### Provided passage
============

The Measure Of One’s Forgiveness

People are hurt and offended all of the time. Not a day goes by that someone isn’t being put down, insulted, ridiculed, harassed, abused, or endangered by violence.

All of this is sad enough, but what’s even sadder is that the depths of one’s hurt are limitless. No one can rightly gauge how deep another person’s pain can go. It is not right to judge and say that what has hurt one person at a certain level should only hurt another person at the same level. It’s equally not right to assume a posture that states, “I had it worse than you and I’m fine, so get over it”.

Each person’s own experiences with hurt are just that: their own. What may be water under the bridge for one is catastrophic to another.

But what about forgiveness? Forgiveness is the central tenet of the Christian faith, of the Holy Scriptures in general, and of the Gospel of Jesus Christ in particular. Forgiveness is the only means whereby anyone can be saved. If Christ’s death, burial, and resurrection didn’t offer forgiveness, it wouldn’t amount to much of anything.

The question then becomes, what if, as a believer in Christ, I am hurt, wounded, offended, abused, and/or etc.? How do I find forgiveness? How is it possible?

Let’s be honest for a moment. To just casually say “You just need to forgive and move on” doesn’t take into account the reality of the hurt someone has experienced. While the axiom may be true, there isn’t a shred of practicality to it. The “what” may be all good, but the “how” can seem impossible. We might offer the old adage “It just takes time”. But that isn’t necessarily true, either. Forgiveness can happen instantaneously, under the right conditions. After all, didn’t God affect your forgiveness in a moment?

The key then, to getting to that place of forgiveness is two-fold: first is to understand what forgiveness really is/means, Biblically speaking. The second is to have some rubric for measuring whether or not forgiveness has occurred in your heart. So let’s begin:

Forgiveness:

Anyone can grab a dictionary and come away with a sound definition of the English word forgiveness. But that isn’t sufficient. We aren’t trying to use a dictionary of the English language to define Biblical concepts. We need to define forgiveness from God’s point of view (here’s a hint: it’s not what most people think).

Forgiveness is more than just an emotionally cathartic moment where hurt, offense, and grudges are dropped (although that is part of it). Forgiveness, Biblically speaking, is more in line with debt relief.

Sin and the consequences of sin are routinely compared to a weight (e.g. Psalm 38:4 and Hebrews 12:1). This weight, or burden, carried by the sinner, is the mounting debt one incurs against God’s holiness. Each transgression and offense adds to the weight of the burden, i.e. to the amount one owes God in restitution.

Of course, the debt for each and every sinner is so grand and beyond repaying (since God is an infinitely holy God, the offense to His holiness is likewise infinitesimal), that no amount of good works or meritorious acts can remove the weight and burden of sin and its consequences.

============

### Recorded information

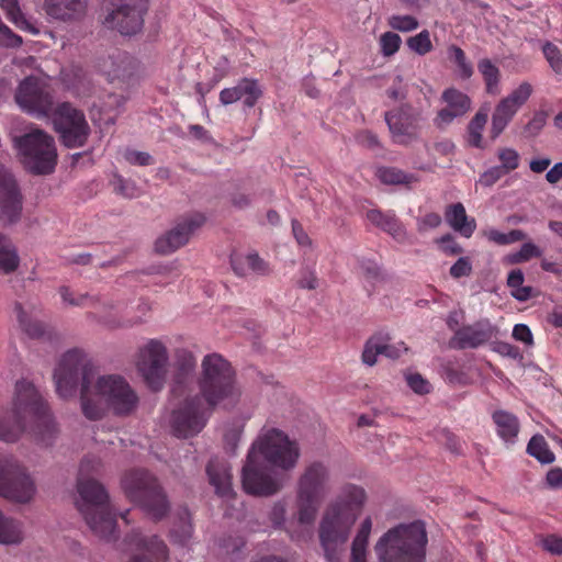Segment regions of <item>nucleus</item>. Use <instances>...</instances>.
Listing matches in <instances>:
<instances>
[{"instance_id":"obj_59","label":"nucleus","mask_w":562,"mask_h":562,"mask_svg":"<svg viewBox=\"0 0 562 562\" xmlns=\"http://www.w3.org/2000/svg\"><path fill=\"white\" fill-rule=\"evenodd\" d=\"M506 175L507 173L499 166H494L481 175L480 183L484 187H492Z\"/></svg>"},{"instance_id":"obj_11","label":"nucleus","mask_w":562,"mask_h":562,"mask_svg":"<svg viewBox=\"0 0 562 562\" xmlns=\"http://www.w3.org/2000/svg\"><path fill=\"white\" fill-rule=\"evenodd\" d=\"M54 128L60 143L67 148L85 146L90 135V126L85 113L69 102H61L52 110Z\"/></svg>"},{"instance_id":"obj_45","label":"nucleus","mask_w":562,"mask_h":562,"mask_svg":"<svg viewBox=\"0 0 562 562\" xmlns=\"http://www.w3.org/2000/svg\"><path fill=\"white\" fill-rule=\"evenodd\" d=\"M406 45L412 52L420 56H425L434 48L428 30H423L418 34L408 37L406 40Z\"/></svg>"},{"instance_id":"obj_16","label":"nucleus","mask_w":562,"mask_h":562,"mask_svg":"<svg viewBox=\"0 0 562 562\" xmlns=\"http://www.w3.org/2000/svg\"><path fill=\"white\" fill-rule=\"evenodd\" d=\"M19 106L36 117H46L53 110V95L47 87L35 77L25 78L15 93Z\"/></svg>"},{"instance_id":"obj_23","label":"nucleus","mask_w":562,"mask_h":562,"mask_svg":"<svg viewBox=\"0 0 562 562\" xmlns=\"http://www.w3.org/2000/svg\"><path fill=\"white\" fill-rule=\"evenodd\" d=\"M299 521L311 524L316 514V468L311 465L302 475L297 490Z\"/></svg>"},{"instance_id":"obj_47","label":"nucleus","mask_w":562,"mask_h":562,"mask_svg":"<svg viewBox=\"0 0 562 562\" xmlns=\"http://www.w3.org/2000/svg\"><path fill=\"white\" fill-rule=\"evenodd\" d=\"M497 158L501 162L499 167L508 175L516 170L520 164L519 153L510 147H502L497 150Z\"/></svg>"},{"instance_id":"obj_26","label":"nucleus","mask_w":562,"mask_h":562,"mask_svg":"<svg viewBox=\"0 0 562 562\" xmlns=\"http://www.w3.org/2000/svg\"><path fill=\"white\" fill-rule=\"evenodd\" d=\"M261 95L262 90L258 80L241 78L236 86L225 88L220 92V102L223 105H229L243 100L246 108H254Z\"/></svg>"},{"instance_id":"obj_22","label":"nucleus","mask_w":562,"mask_h":562,"mask_svg":"<svg viewBox=\"0 0 562 562\" xmlns=\"http://www.w3.org/2000/svg\"><path fill=\"white\" fill-rule=\"evenodd\" d=\"M387 333L378 331L366 341L361 360L364 364L373 367L378 362V356L382 355L390 359H397L407 351L404 342L392 344Z\"/></svg>"},{"instance_id":"obj_17","label":"nucleus","mask_w":562,"mask_h":562,"mask_svg":"<svg viewBox=\"0 0 562 562\" xmlns=\"http://www.w3.org/2000/svg\"><path fill=\"white\" fill-rule=\"evenodd\" d=\"M533 92L532 86L524 81L508 95L501 99L492 114L490 138L495 140L505 131L519 109L529 100Z\"/></svg>"},{"instance_id":"obj_64","label":"nucleus","mask_w":562,"mask_h":562,"mask_svg":"<svg viewBox=\"0 0 562 562\" xmlns=\"http://www.w3.org/2000/svg\"><path fill=\"white\" fill-rule=\"evenodd\" d=\"M513 337L517 341L524 342L526 346L533 345V336L530 328L525 324H516L513 328Z\"/></svg>"},{"instance_id":"obj_39","label":"nucleus","mask_w":562,"mask_h":562,"mask_svg":"<svg viewBox=\"0 0 562 562\" xmlns=\"http://www.w3.org/2000/svg\"><path fill=\"white\" fill-rule=\"evenodd\" d=\"M477 69L484 80L486 93L498 94L501 92V71L498 67L491 59L483 58L477 63Z\"/></svg>"},{"instance_id":"obj_3","label":"nucleus","mask_w":562,"mask_h":562,"mask_svg":"<svg viewBox=\"0 0 562 562\" xmlns=\"http://www.w3.org/2000/svg\"><path fill=\"white\" fill-rule=\"evenodd\" d=\"M55 431L48 406L38 391L31 382L18 381L12 413L0 412V440L14 442L29 432L48 445Z\"/></svg>"},{"instance_id":"obj_43","label":"nucleus","mask_w":562,"mask_h":562,"mask_svg":"<svg viewBox=\"0 0 562 562\" xmlns=\"http://www.w3.org/2000/svg\"><path fill=\"white\" fill-rule=\"evenodd\" d=\"M1 8L5 12L7 18L18 27L36 33V30L23 16L19 7V0H1Z\"/></svg>"},{"instance_id":"obj_25","label":"nucleus","mask_w":562,"mask_h":562,"mask_svg":"<svg viewBox=\"0 0 562 562\" xmlns=\"http://www.w3.org/2000/svg\"><path fill=\"white\" fill-rule=\"evenodd\" d=\"M137 61L127 53L119 52L109 57V60L103 65V71L106 75L109 82L132 85L135 81L137 71Z\"/></svg>"},{"instance_id":"obj_9","label":"nucleus","mask_w":562,"mask_h":562,"mask_svg":"<svg viewBox=\"0 0 562 562\" xmlns=\"http://www.w3.org/2000/svg\"><path fill=\"white\" fill-rule=\"evenodd\" d=\"M249 451L285 471L294 468L300 457L297 443L277 428L263 430L252 442Z\"/></svg>"},{"instance_id":"obj_1","label":"nucleus","mask_w":562,"mask_h":562,"mask_svg":"<svg viewBox=\"0 0 562 562\" xmlns=\"http://www.w3.org/2000/svg\"><path fill=\"white\" fill-rule=\"evenodd\" d=\"M57 394L63 398L75 396L80 383V402L83 415L91 420L104 416L105 406L117 416L132 414L138 396L121 375L98 376V368L81 349L65 352L54 372Z\"/></svg>"},{"instance_id":"obj_49","label":"nucleus","mask_w":562,"mask_h":562,"mask_svg":"<svg viewBox=\"0 0 562 562\" xmlns=\"http://www.w3.org/2000/svg\"><path fill=\"white\" fill-rule=\"evenodd\" d=\"M59 293L63 301L71 306L91 307L94 306L97 302V296H91L89 294H79L75 296V294L68 286H61L59 289Z\"/></svg>"},{"instance_id":"obj_31","label":"nucleus","mask_w":562,"mask_h":562,"mask_svg":"<svg viewBox=\"0 0 562 562\" xmlns=\"http://www.w3.org/2000/svg\"><path fill=\"white\" fill-rule=\"evenodd\" d=\"M195 367L196 360L191 351L181 349L176 352L177 373L171 390L173 396L182 395L184 392L186 380L194 371Z\"/></svg>"},{"instance_id":"obj_10","label":"nucleus","mask_w":562,"mask_h":562,"mask_svg":"<svg viewBox=\"0 0 562 562\" xmlns=\"http://www.w3.org/2000/svg\"><path fill=\"white\" fill-rule=\"evenodd\" d=\"M35 494L36 485L27 469L13 457H0V496L27 504Z\"/></svg>"},{"instance_id":"obj_51","label":"nucleus","mask_w":562,"mask_h":562,"mask_svg":"<svg viewBox=\"0 0 562 562\" xmlns=\"http://www.w3.org/2000/svg\"><path fill=\"white\" fill-rule=\"evenodd\" d=\"M542 53L551 69L557 75H562V52L560 48L551 42H546L542 46Z\"/></svg>"},{"instance_id":"obj_7","label":"nucleus","mask_w":562,"mask_h":562,"mask_svg":"<svg viewBox=\"0 0 562 562\" xmlns=\"http://www.w3.org/2000/svg\"><path fill=\"white\" fill-rule=\"evenodd\" d=\"M121 486L126 497L140 506L155 520L162 519L169 510V502L157 479L143 469L124 473Z\"/></svg>"},{"instance_id":"obj_57","label":"nucleus","mask_w":562,"mask_h":562,"mask_svg":"<svg viewBox=\"0 0 562 562\" xmlns=\"http://www.w3.org/2000/svg\"><path fill=\"white\" fill-rule=\"evenodd\" d=\"M454 148L456 146L452 140L448 138H441L434 142L430 147L427 146V151L432 153L434 155L447 157L453 154Z\"/></svg>"},{"instance_id":"obj_27","label":"nucleus","mask_w":562,"mask_h":562,"mask_svg":"<svg viewBox=\"0 0 562 562\" xmlns=\"http://www.w3.org/2000/svg\"><path fill=\"white\" fill-rule=\"evenodd\" d=\"M231 470L228 462L225 459L217 457L212 458L206 465L209 483L221 497L228 498L234 495Z\"/></svg>"},{"instance_id":"obj_48","label":"nucleus","mask_w":562,"mask_h":562,"mask_svg":"<svg viewBox=\"0 0 562 562\" xmlns=\"http://www.w3.org/2000/svg\"><path fill=\"white\" fill-rule=\"evenodd\" d=\"M113 191L126 199H134L139 195V188L132 180L125 179L120 175H114L112 180Z\"/></svg>"},{"instance_id":"obj_20","label":"nucleus","mask_w":562,"mask_h":562,"mask_svg":"<svg viewBox=\"0 0 562 562\" xmlns=\"http://www.w3.org/2000/svg\"><path fill=\"white\" fill-rule=\"evenodd\" d=\"M124 546L126 551L134 553L130 562L165 561L168 558V548L157 536L145 538L140 532L133 531L125 537Z\"/></svg>"},{"instance_id":"obj_63","label":"nucleus","mask_w":562,"mask_h":562,"mask_svg":"<svg viewBox=\"0 0 562 562\" xmlns=\"http://www.w3.org/2000/svg\"><path fill=\"white\" fill-rule=\"evenodd\" d=\"M546 122H547V114L542 111H539V112L535 113L532 119L526 125V132L532 136L538 135L540 133V131L544 127Z\"/></svg>"},{"instance_id":"obj_46","label":"nucleus","mask_w":562,"mask_h":562,"mask_svg":"<svg viewBox=\"0 0 562 562\" xmlns=\"http://www.w3.org/2000/svg\"><path fill=\"white\" fill-rule=\"evenodd\" d=\"M445 380L452 385H468L471 383L470 375L460 367L449 361L443 366Z\"/></svg>"},{"instance_id":"obj_53","label":"nucleus","mask_w":562,"mask_h":562,"mask_svg":"<svg viewBox=\"0 0 562 562\" xmlns=\"http://www.w3.org/2000/svg\"><path fill=\"white\" fill-rule=\"evenodd\" d=\"M387 24L398 32H412L419 26L418 20L413 15H391L387 19Z\"/></svg>"},{"instance_id":"obj_37","label":"nucleus","mask_w":562,"mask_h":562,"mask_svg":"<svg viewBox=\"0 0 562 562\" xmlns=\"http://www.w3.org/2000/svg\"><path fill=\"white\" fill-rule=\"evenodd\" d=\"M487 111L480 109L469 122L467 127V143L469 146L479 149L485 148L483 131L487 123Z\"/></svg>"},{"instance_id":"obj_30","label":"nucleus","mask_w":562,"mask_h":562,"mask_svg":"<svg viewBox=\"0 0 562 562\" xmlns=\"http://www.w3.org/2000/svg\"><path fill=\"white\" fill-rule=\"evenodd\" d=\"M497 436L506 443L514 445L520 431L518 417L507 411L497 409L492 414Z\"/></svg>"},{"instance_id":"obj_21","label":"nucleus","mask_w":562,"mask_h":562,"mask_svg":"<svg viewBox=\"0 0 562 562\" xmlns=\"http://www.w3.org/2000/svg\"><path fill=\"white\" fill-rule=\"evenodd\" d=\"M22 212V194L13 176L0 165V216L3 221L15 223Z\"/></svg>"},{"instance_id":"obj_50","label":"nucleus","mask_w":562,"mask_h":562,"mask_svg":"<svg viewBox=\"0 0 562 562\" xmlns=\"http://www.w3.org/2000/svg\"><path fill=\"white\" fill-rule=\"evenodd\" d=\"M380 50L384 57H391L398 52L402 38L394 32H385L380 36Z\"/></svg>"},{"instance_id":"obj_61","label":"nucleus","mask_w":562,"mask_h":562,"mask_svg":"<svg viewBox=\"0 0 562 562\" xmlns=\"http://www.w3.org/2000/svg\"><path fill=\"white\" fill-rule=\"evenodd\" d=\"M542 548L554 555L562 554V538L557 535H548L541 540Z\"/></svg>"},{"instance_id":"obj_40","label":"nucleus","mask_w":562,"mask_h":562,"mask_svg":"<svg viewBox=\"0 0 562 562\" xmlns=\"http://www.w3.org/2000/svg\"><path fill=\"white\" fill-rule=\"evenodd\" d=\"M527 453L536 458L542 464L552 463L555 459L554 453L550 450L549 445L542 435H533L528 445Z\"/></svg>"},{"instance_id":"obj_52","label":"nucleus","mask_w":562,"mask_h":562,"mask_svg":"<svg viewBox=\"0 0 562 562\" xmlns=\"http://www.w3.org/2000/svg\"><path fill=\"white\" fill-rule=\"evenodd\" d=\"M488 240L497 245H509L520 241L525 238V234L519 229H513L509 233H502L497 229H491L486 233Z\"/></svg>"},{"instance_id":"obj_8","label":"nucleus","mask_w":562,"mask_h":562,"mask_svg":"<svg viewBox=\"0 0 562 562\" xmlns=\"http://www.w3.org/2000/svg\"><path fill=\"white\" fill-rule=\"evenodd\" d=\"M23 167L34 175H48L57 164L54 138L35 128L14 139Z\"/></svg>"},{"instance_id":"obj_5","label":"nucleus","mask_w":562,"mask_h":562,"mask_svg":"<svg viewBox=\"0 0 562 562\" xmlns=\"http://www.w3.org/2000/svg\"><path fill=\"white\" fill-rule=\"evenodd\" d=\"M98 467L99 461L94 458H85L81 461L77 480L79 498L76 505L93 533L112 541L116 539V516L112 512L109 494L100 482L86 477L91 471H97Z\"/></svg>"},{"instance_id":"obj_55","label":"nucleus","mask_w":562,"mask_h":562,"mask_svg":"<svg viewBox=\"0 0 562 562\" xmlns=\"http://www.w3.org/2000/svg\"><path fill=\"white\" fill-rule=\"evenodd\" d=\"M125 161L133 166H150L154 164V158L146 151H139L132 148H125L123 153Z\"/></svg>"},{"instance_id":"obj_24","label":"nucleus","mask_w":562,"mask_h":562,"mask_svg":"<svg viewBox=\"0 0 562 562\" xmlns=\"http://www.w3.org/2000/svg\"><path fill=\"white\" fill-rule=\"evenodd\" d=\"M494 327L488 322H477L459 328L450 339L453 349L477 348L492 339Z\"/></svg>"},{"instance_id":"obj_35","label":"nucleus","mask_w":562,"mask_h":562,"mask_svg":"<svg viewBox=\"0 0 562 562\" xmlns=\"http://www.w3.org/2000/svg\"><path fill=\"white\" fill-rule=\"evenodd\" d=\"M372 529V520L367 517L360 525V528L351 543V553L349 562H367L369 537Z\"/></svg>"},{"instance_id":"obj_36","label":"nucleus","mask_w":562,"mask_h":562,"mask_svg":"<svg viewBox=\"0 0 562 562\" xmlns=\"http://www.w3.org/2000/svg\"><path fill=\"white\" fill-rule=\"evenodd\" d=\"M15 312L21 329L31 339L49 338V331L45 324L37 319H33L22 307L20 303L15 304Z\"/></svg>"},{"instance_id":"obj_42","label":"nucleus","mask_w":562,"mask_h":562,"mask_svg":"<svg viewBox=\"0 0 562 562\" xmlns=\"http://www.w3.org/2000/svg\"><path fill=\"white\" fill-rule=\"evenodd\" d=\"M447 52L449 60L457 67L458 76L463 80L470 79L474 74V69L472 63L468 60L464 50L457 45H450Z\"/></svg>"},{"instance_id":"obj_28","label":"nucleus","mask_w":562,"mask_h":562,"mask_svg":"<svg viewBox=\"0 0 562 562\" xmlns=\"http://www.w3.org/2000/svg\"><path fill=\"white\" fill-rule=\"evenodd\" d=\"M44 9L53 19L77 21L86 13L87 0H45Z\"/></svg>"},{"instance_id":"obj_6","label":"nucleus","mask_w":562,"mask_h":562,"mask_svg":"<svg viewBox=\"0 0 562 562\" xmlns=\"http://www.w3.org/2000/svg\"><path fill=\"white\" fill-rule=\"evenodd\" d=\"M427 532L416 520L401 524L385 532L375 544L380 562H425Z\"/></svg>"},{"instance_id":"obj_54","label":"nucleus","mask_w":562,"mask_h":562,"mask_svg":"<svg viewBox=\"0 0 562 562\" xmlns=\"http://www.w3.org/2000/svg\"><path fill=\"white\" fill-rule=\"evenodd\" d=\"M541 256V250L532 243H525L519 251L509 256L510 263H519L528 261L531 258H538Z\"/></svg>"},{"instance_id":"obj_41","label":"nucleus","mask_w":562,"mask_h":562,"mask_svg":"<svg viewBox=\"0 0 562 562\" xmlns=\"http://www.w3.org/2000/svg\"><path fill=\"white\" fill-rule=\"evenodd\" d=\"M441 100L461 116L471 109L470 97L456 88L446 89L441 94Z\"/></svg>"},{"instance_id":"obj_38","label":"nucleus","mask_w":562,"mask_h":562,"mask_svg":"<svg viewBox=\"0 0 562 562\" xmlns=\"http://www.w3.org/2000/svg\"><path fill=\"white\" fill-rule=\"evenodd\" d=\"M20 265V258L11 240L0 233V273L10 274Z\"/></svg>"},{"instance_id":"obj_4","label":"nucleus","mask_w":562,"mask_h":562,"mask_svg":"<svg viewBox=\"0 0 562 562\" xmlns=\"http://www.w3.org/2000/svg\"><path fill=\"white\" fill-rule=\"evenodd\" d=\"M367 501L363 487L346 484L325 510L318 526V538L328 562H341L350 530Z\"/></svg>"},{"instance_id":"obj_2","label":"nucleus","mask_w":562,"mask_h":562,"mask_svg":"<svg viewBox=\"0 0 562 562\" xmlns=\"http://www.w3.org/2000/svg\"><path fill=\"white\" fill-rule=\"evenodd\" d=\"M199 386L202 396L186 397L171 412L170 427L178 438L198 435L205 427L212 409L223 400L238 394L235 372L218 353L206 355L202 360Z\"/></svg>"},{"instance_id":"obj_62","label":"nucleus","mask_w":562,"mask_h":562,"mask_svg":"<svg viewBox=\"0 0 562 562\" xmlns=\"http://www.w3.org/2000/svg\"><path fill=\"white\" fill-rule=\"evenodd\" d=\"M460 116V114H457V112L446 106L438 111L436 117L434 119V123L438 128H443L445 126L451 124L454 119Z\"/></svg>"},{"instance_id":"obj_60","label":"nucleus","mask_w":562,"mask_h":562,"mask_svg":"<svg viewBox=\"0 0 562 562\" xmlns=\"http://www.w3.org/2000/svg\"><path fill=\"white\" fill-rule=\"evenodd\" d=\"M437 241L441 245L442 251L447 255L454 256L463 252V248L450 234L443 235Z\"/></svg>"},{"instance_id":"obj_34","label":"nucleus","mask_w":562,"mask_h":562,"mask_svg":"<svg viewBox=\"0 0 562 562\" xmlns=\"http://www.w3.org/2000/svg\"><path fill=\"white\" fill-rule=\"evenodd\" d=\"M231 263L237 276H246L248 270L257 274H266L269 271L268 263L257 252H250L245 257H232Z\"/></svg>"},{"instance_id":"obj_14","label":"nucleus","mask_w":562,"mask_h":562,"mask_svg":"<svg viewBox=\"0 0 562 562\" xmlns=\"http://www.w3.org/2000/svg\"><path fill=\"white\" fill-rule=\"evenodd\" d=\"M111 10L104 24L122 35L138 33L144 25V15L148 10L147 0H109Z\"/></svg>"},{"instance_id":"obj_33","label":"nucleus","mask_w":562,"mask_h":562,"mask_svg":"<svg viewBox=\"0 0 562 562\" xmlns=\"http://www.w3.org/2000/svg\"><path fill=\"white\" fill-rule=\"evenodd\" d=\"M193 533L191 515L186 507H181L175 515L173 526L170 530V538L173 542L186 546Z\"/></svg>"},{"instance_id":"obj_44","label":"nucleus","mask_w":562,"mask_h":562,"mask_svg":"<svg viewBox=\"0 0 562 562\" xmlns=\"http://www.w3.org/2000/svg\"><path fill=\"white\" fill-rule=\"evenodd\" d=\"M378 177L385 184H408L414 180L413 175H408L394 167H382L378 170Z\"/></svg>"},{"instance_id":"obj_18","label":"nucleus","mask_w":562,"mask_h":562,"mask_svg":"<svg viewBox=\"0 0 562 562\" xmlns=\"http://www.w3.org/2000/svg\"><path fill=\"white\" fill-rule=\"evenodd\" d=\"M95 311L91 316L103 326L115 329L123 327H132L142 324L139 316H131V311L123 301L100 300L97 297L94 306Z\"/></svg>"},{"instance_id":"obj_56","label":"nucleus","mask_w":562,"mask_h":562,"mask_svg":"<svg viewBox=\"0 0 562 562\" xmlns=\"http://www.w3.org/2000/svg\"><path fill=\"white\" fill-rule=\"evenodd\" d=\"M450 276L453 279L469 277L472 273V262L469 257H460L450 268Z\"/></svg>"},{"instance_id":"obj_15","label":"nucleus","mask_w":562,"mask_h":562,"mask_svg":"<svg viewBox=\"0 0 562 562\" xmlns=\"http://www.w3.org/2000/svg\"><path fill=\"white\" fill-rule=\"evenodd\" d=\"M384 120L395 144L407 146L418 140L423 115L411 104H402L396 109L386 111Z\"/></svg>"},{"instance_id":"obj_58","label":"nucleus","mask_w":562,"mask_h":562,"mask_svg":"<svg viewBox=\"0 0 562 562\" xmlns=\"http://www.w3.org/2000/svg\"><path fill=\"white\" fill-rule=\"evenodd\" d=\"M408 386L417 394H427L430 392V383L419 373H412L406 376Z\"/></svg>"},{"instance_id":"obj_29","label":"nucleus","mask_w":562,"mask_h":562,"mask_svg":"<svg viewBox=\"0 0 562 562\" xmlns=\"http://www.w3.org/2000/svg\"><path fill=\"white\" fill-rule=\"evenodd\" d=\"M366 218L395 240L404 241L406 239V229L393 211L383 212L379 209H371L367 211Z\"/></svg>"},{"instance_id":"obj_32","label":"nucleus","mask_w":562,"mask_h":562,"mask_svg":"<svg viewBox=\"0 0 562 562\" xmlns=\"http://www.w3.org/2000/svg\"><path fill=\"white\" fill-rule=\"evenodd\" d=\"M447 223L462 236L469 238L475 231L474 218L469 220L462 203L449 205L445 213Z\"/></svg>"},{"instance_id":"obj_12","label":"nucleus","mask_w":562,"mask_h":562,"mask_svg":"<svg viewBox=\"0 0 562 562\" xmlns=\"http://www.w3.org/2000/svg\"><path fill=\"white\" fill-rule=\"evenodd\" d=\"M244 491L254 496H271L278 493L283 483L278 473L259 461L254 451H248L241 471Z\"/></svg>"},{"instance_id":"obj_19","label":"nucleus","mask_w":562,"mask_h":562,"mask_svg":"<svg viewBox=\"0 0 562 562\" xmlns=\"http://www.w3.org/2000/svg\"><path fill=\"white\" fill-rule=\"evenodd\" d=\"M205 222L201 213L183 217L177 225L160 236L155 243V249L159 254H170L186 245L191 234Z\"/></svg>"},{"instance_id":"obj_13","label":"nucleus","mask_w":562,"mask_h":562,"mask_svg":"<svg viewBox=\"0 0 562 562\" xmlns=\"http://www.w3.org/2000/svg\"><path fill=\"white\" fill-rule=\"evenodd\" d=\"M168 364V351L158 339H149L138 351L137 370L153 391L162 389Z\"/></svg>"}]
</instances>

============

### Exercise task A
Using the text on forgiveness, answer each question in a sentence:
(i) Which two Bible passages does it cite as comparing sin to a weight?
(ii) To what does it say forgiveness, Biblically speaking, is more in line?
(iii) What is the second part of the two-fold key to reaching forgiveness?
### Exercise task B
Carry the text on forgiveness forward from its final sentence, keeping its voice and argument.
The entries can be set aside; none of the work here draws on them.

### Exercise response A
(i) It cites Psalm 38:4 and Hebrews 12:1.
(ii) It says forgiveness is more in line with debt relief.
(iii) The second part is having some rubric for measuring whether or not forgiveness has occurred in your heart.

### Exercise response B
God, and God alone, through the cross of Jesus Christ, can take the weight from off of a person’s soul, to set them free. When God forgives us, He isn’t the one experiencing an emotionally cathartic moment. We are! Being forgiven, and not forgiving, is the real release we need.

This is why Jesus instructed us to forgive others in order that we may be forgiven (Matthew 6:12, Mark 11:25, Luke 6:37).

When a person is carrying around a load of pain, shame, regret, offense, and bitterness, it’s not enough to simply tell them to forgive. Tell them they need to be forgiven. That is when the true load, i.e. the weight and burden of sin, falls away.

In God’s economy, forgiveness is a legal transaction, not merely an emotional one. The forgiveness of sins is imparted to a believer as the guilt, weight, and penalty of sins is (or really, was) imparted to Jesus Christ at Calvary, so that, taking our place (2 Corinthians 5:21), He could stand condemned, in order that we might be released. [1]

Therefore, when God forgives us, here and now, in 2015 (or whenever) it’s because He imputes the weight of our sins backwards in time and place to the city of Jerusalem, to the place of the skull, circa early to mid April, 33 AD, upon the man hanging on the second cross from the left.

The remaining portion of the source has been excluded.